Interface engineered perovskite oxides for enhanced catalytic oxidation: The vital role of lattice oxygen

Advanced oxidation processes are effective ways to eliminate retardant organic pollutants in water. The perovskite oxides, a class of superior catalysts, can effectively activate high-energy material, e.g. peroxymonosulfate, to generate active oxygen species for quickly mineralizing organics. Herein, with the nominal composition of La_xNiO₃ (x = 1.15 and 1.2), nanocomposites composed of LaNiO₃ Single-perovskite and La₂NiO₄ Ruddlesden–Popper are developed through a facile one-pot synthesis.
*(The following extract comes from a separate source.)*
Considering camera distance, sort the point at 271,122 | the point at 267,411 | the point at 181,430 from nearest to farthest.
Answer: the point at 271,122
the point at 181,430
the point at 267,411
Compared to LaNiO₃, more oxygen vacancies and reactive oxygen species were thus generated for La_1.15NiO₃ and La_1.15NiO₃ exhibits the highest catalytic activity and an excellent stability for contaminants degradation. The performance improvement is mainly attributed to the participation of lattice oxygen, the transformation of oxygen ions and considerable oxygen vacancies. They stimulate the ¹O₂ formation in La_1.15NiO₃ as the main active oxidant. The optimization of perovskites by interface engineering opens a new venue to design efficient catalysts for advanced oxidation processes in environmental treatment.